● **SELECTED EXTRACT**
* * * * *
Introduction

Everyone is converting their old 8 bit processor board designs over to ARM Cortex M 32 bit processor designs. The reasoning is simple; more flash, more RAM, and more performance all at the same cost of the older chips. The challenge for developers and hobbyists alike is that when ever you adopt a new architecture there are a host of things you have to bring along, compilers, debuggers, chip programmers, Etc.

A few years ago I went to a seminar on the STM32F4 chip and ST gave us the original STM32F4 Butterfly (later renamed to Discovery) boards to work the lab experiments on for the hands on training. Not surprising to anyone who has done embedded development all of their tools ran on Windows, and their libraries were bloated and buggy. I was determined to make it possible to develop on an open source platform as I had been with the excellent gcc-avr compiler.

Elements of Development

These days there are a bevy of open source tools that generally run on Linux systems of Mac systems (which have UNIX under the hood). Microsoft is making tremendous progress with the Windows System Linux but using it currently requires some special setups which I’ll discuss at the end.

There are three core elements to developing;

• the compiler
• the libraries
• the device programmer and debugger

The Compilers

There is a choice of two compilers that are free, and a number of compilers that are not free. The free ones are gcc and clang. Of the two, only gcc has a manufacturer supported port for the ARM Cortex M architecture.

If you are using Ubuntu (or a debian based distribution of Linux) it is very simple to get the supported gcc compiler on to your system. It involves three steps:

• add the gcc-arm-embedded PPA to your list of sources
• Use apt update to update apt’s understanding of the available packages
• Use apt install gcc-arm-embedded to add the toolchain to your system.

This also works
* * * * *
● **GOAL OF THE EXERCISE**
Can you reproduce the ARM development write-up starting with "These days there" and going on through "at the end.", renaming "bevy" to "variety" along the way?

● **STORED ROWS**
* * * * *
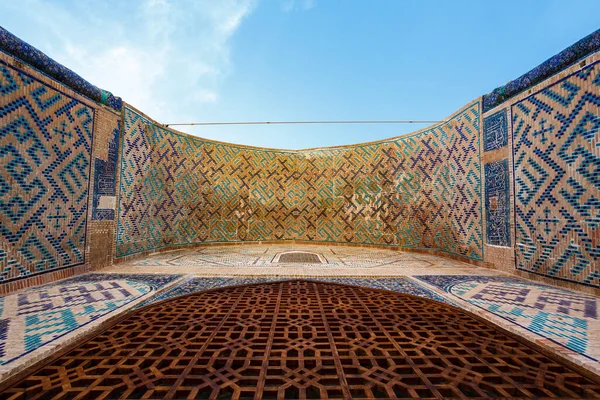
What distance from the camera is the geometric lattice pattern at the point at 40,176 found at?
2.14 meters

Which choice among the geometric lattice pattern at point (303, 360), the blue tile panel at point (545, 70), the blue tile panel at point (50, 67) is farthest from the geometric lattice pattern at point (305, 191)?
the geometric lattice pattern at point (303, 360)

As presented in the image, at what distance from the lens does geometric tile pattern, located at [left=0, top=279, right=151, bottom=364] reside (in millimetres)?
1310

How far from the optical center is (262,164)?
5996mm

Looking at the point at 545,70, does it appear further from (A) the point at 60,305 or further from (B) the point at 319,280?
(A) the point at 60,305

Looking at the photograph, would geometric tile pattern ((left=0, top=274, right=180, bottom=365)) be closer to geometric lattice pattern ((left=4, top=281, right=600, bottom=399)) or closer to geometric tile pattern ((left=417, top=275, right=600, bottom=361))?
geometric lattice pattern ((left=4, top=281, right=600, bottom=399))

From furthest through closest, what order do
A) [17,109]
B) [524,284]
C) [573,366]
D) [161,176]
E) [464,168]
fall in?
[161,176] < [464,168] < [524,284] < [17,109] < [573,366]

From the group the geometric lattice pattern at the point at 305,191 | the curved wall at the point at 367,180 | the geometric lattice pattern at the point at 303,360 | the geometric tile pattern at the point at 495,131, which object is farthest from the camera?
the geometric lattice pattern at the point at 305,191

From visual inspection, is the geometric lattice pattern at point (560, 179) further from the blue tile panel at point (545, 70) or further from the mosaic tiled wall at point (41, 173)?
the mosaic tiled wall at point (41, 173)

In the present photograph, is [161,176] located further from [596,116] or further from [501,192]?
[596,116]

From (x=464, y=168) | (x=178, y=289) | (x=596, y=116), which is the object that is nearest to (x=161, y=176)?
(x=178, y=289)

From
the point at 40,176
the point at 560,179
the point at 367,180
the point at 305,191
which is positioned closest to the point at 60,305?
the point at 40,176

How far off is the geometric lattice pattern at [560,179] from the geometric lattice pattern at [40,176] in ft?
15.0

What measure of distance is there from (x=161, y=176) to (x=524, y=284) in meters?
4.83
* * * * *
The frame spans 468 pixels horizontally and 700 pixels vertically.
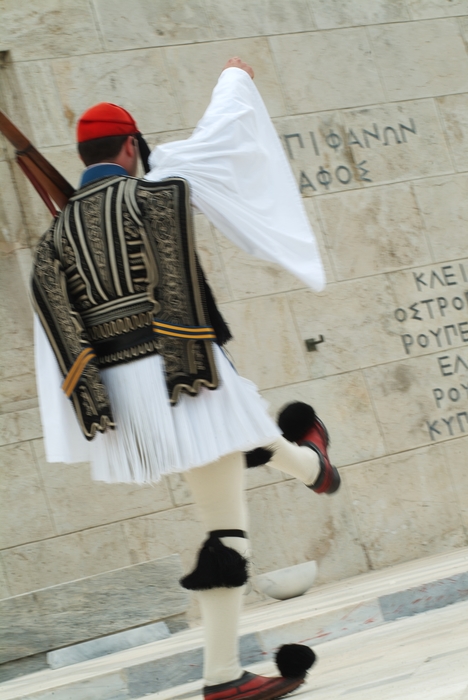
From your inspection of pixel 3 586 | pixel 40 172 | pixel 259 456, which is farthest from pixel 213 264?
* * * * *
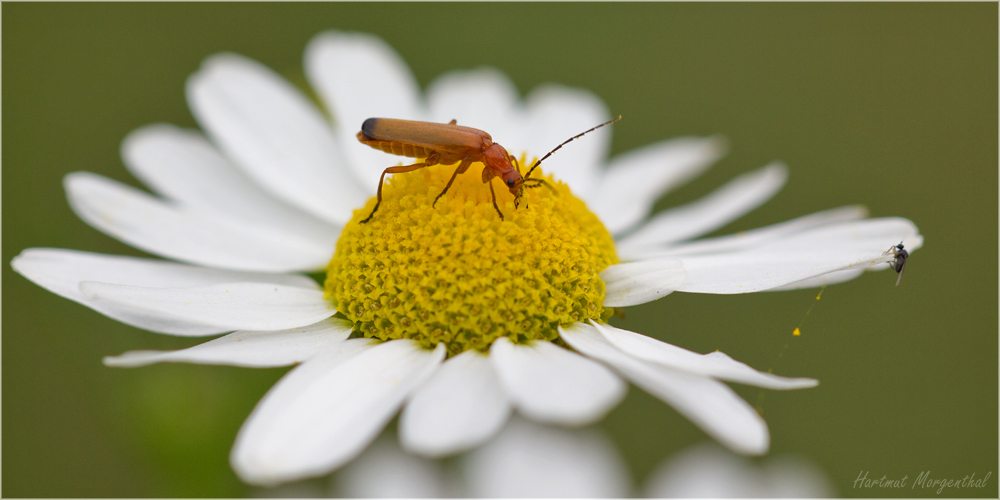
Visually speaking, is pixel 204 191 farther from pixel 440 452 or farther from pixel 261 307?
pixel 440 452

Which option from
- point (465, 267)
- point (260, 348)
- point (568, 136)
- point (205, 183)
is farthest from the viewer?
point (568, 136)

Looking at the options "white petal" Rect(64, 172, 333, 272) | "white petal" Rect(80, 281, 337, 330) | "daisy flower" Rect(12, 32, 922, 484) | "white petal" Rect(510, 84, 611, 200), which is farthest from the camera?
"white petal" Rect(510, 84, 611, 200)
* * * * *
● **SOLUTION TO THIS EXERCISE**
These days there are a variety of open source tools that generally run on Linux systems of Mac systems (which have UNIX under the hood). Microsoft is making tremendous progress with the Windows System Linux but using it currently requires some special setups which I’ll discuss at the end.